Sie begaben sich auf einen Spaziergang und arbeiteten die Einzelheiten aus. Stanley fühlte sich großartig in dem milden Sonnenschein des Frühwinters. Unglaublich, daß an irgendwelchen fernen Orten Männer ihre Leben für Slogans hingaben.
Bei seiner dritten Zigarre begann Andrew Butler über seinen Bruder zu philosophieren. »Sie haben ihm den Spitznamen ›Beast‹ gegeben, weil er gedroht hat, die Frauen der Stadt wie Huren zu behandeln, wenn Sie abfällige Bemerkungen über unsere Jungs machen sollten. Außerdem gaben sie ihm den Spitznamen ›Löffel‹, weil sie meinen, er plündere Privathäuser aus. Glauben Sie mir, Stanley, wenn Ben stehlen möchte, dann würde er sich nicht mit Löffeln abgeben. Schließlich kommt er aus der Massachusetts-Politik – und ist zusätzlich Anwalt.« Sie gingen Richtung Fluß, wo ein Raddampfer angelegt hatte. Butler fuhr fort: »Die Leute in dieser Stadt haben ja keine Ahnung. Zum Glück werden wir es bei unserem kleinen geschäftlichen Abenteuer mit Gentlemen zu tun haben, die persönlichen Profit über alberne Slogans stellen.«
»Sie meinen die Baumwollpflanzer?«
»Ja. Ihr Wunsch, sich als umgänglich zu erweisen, wurde durch die Erfahrung einiger weniger verstärkt, die mir ursprünglich ihre Kooperation verweigert hatten – und ihre Baumwolle. Die Sklaven dieser Gentlemen waren ganz plötzlich abwesend. Als sie sich schließlich bereit erklärten, ihre Ernte auf dem allgemeinen Markt anzubieten, tauchten die Sklaven selbstverständlich wieder auf, um die schwere Arbeit zu tun.«
Arbeit unter den Bajonetten der Soldaten der Vereinigten Staaten, dachte Stanley. Die skandalösen Geschichten waren bis nach Washington gedrungen. Doch das erwähnte er nicht.

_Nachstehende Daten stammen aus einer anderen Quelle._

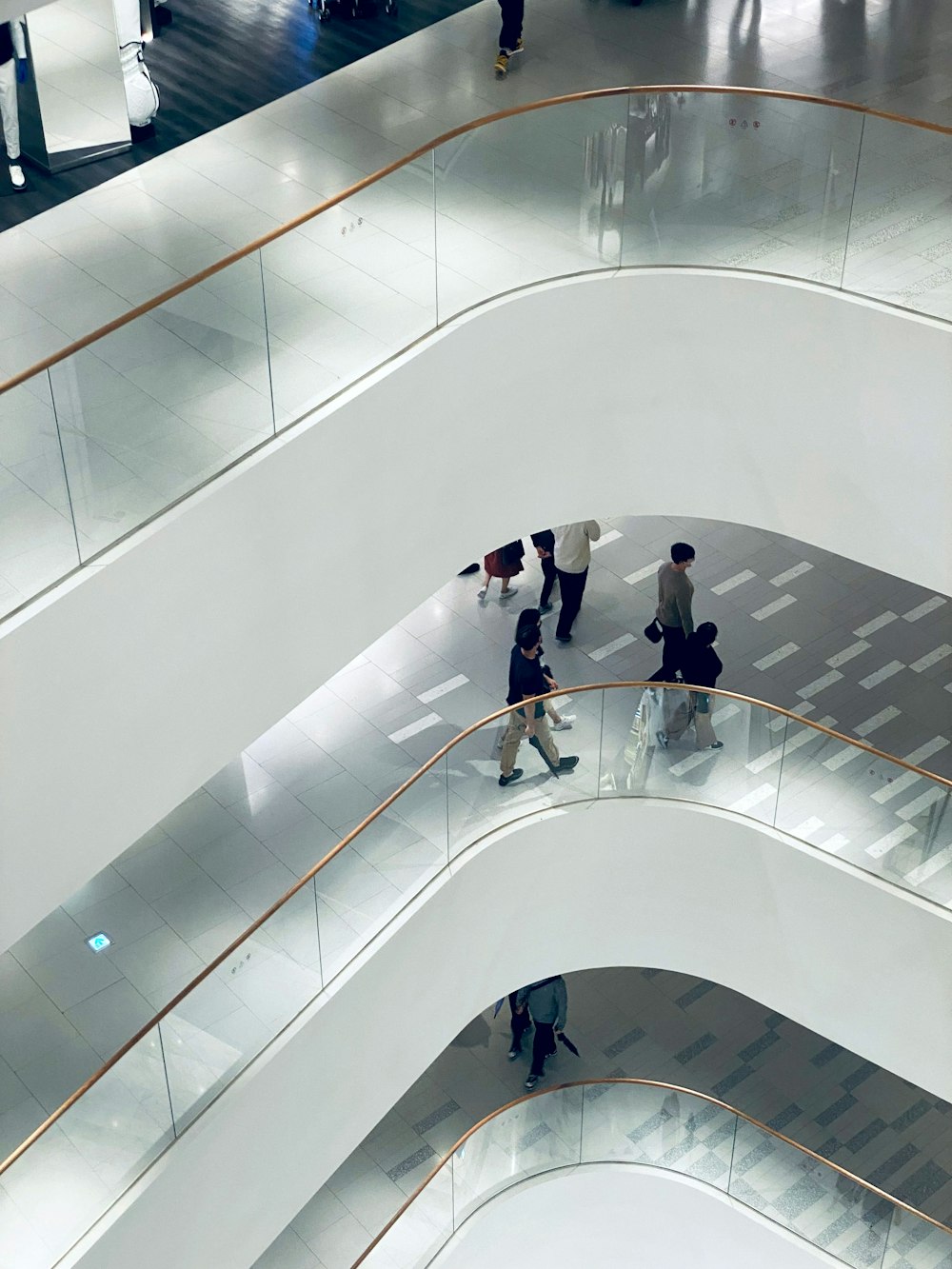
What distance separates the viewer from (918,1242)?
9688mm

»Selbst in Kriegszeiten«, schloß Butler, »ist eine praktische Einstellung häufig klüger als Patriotismus.«
»Ja, eindeutig«, stimmte Stanley zu. Champagner und Sonnenschein und Erfolg erzeugten ein Selbstwertgefühl, wie er es noch nie im Leben empfunden hatte. Isabel sollte stolz auf das sein, was er heute vollbracht hatte. Verdammt stolz sogar. Er jedenfalls war es.
Ende November wußten die meisten Offiziere der Golf-Armee, daß sie gegen Jahresende einen neuen Kommandeur haben würden. Die Proteste gegen Butlers Stil waren zu zahlreich geworden. Ein neuer Kommandeur hatte für gewöhnlich viele Versetzungen zur Folge. Elkanah Bent erkannte, daß er das Gemälde sofort an sich bringen mußte.

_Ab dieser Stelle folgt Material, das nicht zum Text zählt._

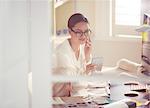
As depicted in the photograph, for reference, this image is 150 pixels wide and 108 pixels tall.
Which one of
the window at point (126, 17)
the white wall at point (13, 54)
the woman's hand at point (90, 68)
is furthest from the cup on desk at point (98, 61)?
the white wall at point (13, 54)

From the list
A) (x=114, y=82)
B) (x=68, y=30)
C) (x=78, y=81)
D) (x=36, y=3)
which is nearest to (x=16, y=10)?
(x=36, y=3)

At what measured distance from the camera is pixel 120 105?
110cm

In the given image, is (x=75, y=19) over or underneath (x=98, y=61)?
over

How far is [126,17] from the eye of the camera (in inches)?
43.5

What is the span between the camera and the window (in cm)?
108

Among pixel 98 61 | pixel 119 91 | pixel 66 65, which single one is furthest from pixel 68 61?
pixel 119 91

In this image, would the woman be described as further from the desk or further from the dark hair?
the desk

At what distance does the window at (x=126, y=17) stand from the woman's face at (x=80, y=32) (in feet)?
0.36

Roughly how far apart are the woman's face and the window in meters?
0.11

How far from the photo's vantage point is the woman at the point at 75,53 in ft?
3.51

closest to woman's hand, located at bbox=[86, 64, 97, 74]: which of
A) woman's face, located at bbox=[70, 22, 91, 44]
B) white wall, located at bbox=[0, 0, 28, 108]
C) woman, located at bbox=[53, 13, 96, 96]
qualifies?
woman, located at bbox=[53, 13, 96, 96]

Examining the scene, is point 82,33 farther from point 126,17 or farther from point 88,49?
point 126,17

An drei Abenden beobachtete er Madame Contis Eingang. Das Bordell war sowohl bei Offizieren als auch bei Unteroffizieren beliebt, obwohl es gegen die Vorschriften verstieß, daß sie erstens gemeinsam und zweitens überhaupt einen solchen Ort besuchten. Die Männer gingen still und heimlich hinein und kamen stockbesoffen wieder hinaus. Innerhalb einer halben Stunde beobachtete Bent zwei Schlägereien, was ihn zusätzlich aufheiterte.
In seinem Zimmer setzte er sich hin und entwickelte einen Plan. Die Frau, die das Bordell leitete, würde ihm niemals das Porträt verkaufen. Er war nicht gewillt, einen Einbruch spät nachts zu riskieren; sehr lebhaft erinnerte er sich an Madame Contis schwarze Helfer. Er mußte das Bild stehlen, während andere mit dem beschäftigt waren, was in Militärkreisen als Ablenkungsmanöver bekannt war. Bei dem angeheiterten Zustand der Bordellbesucher sollte das nicht schwierig zu erreichen sein.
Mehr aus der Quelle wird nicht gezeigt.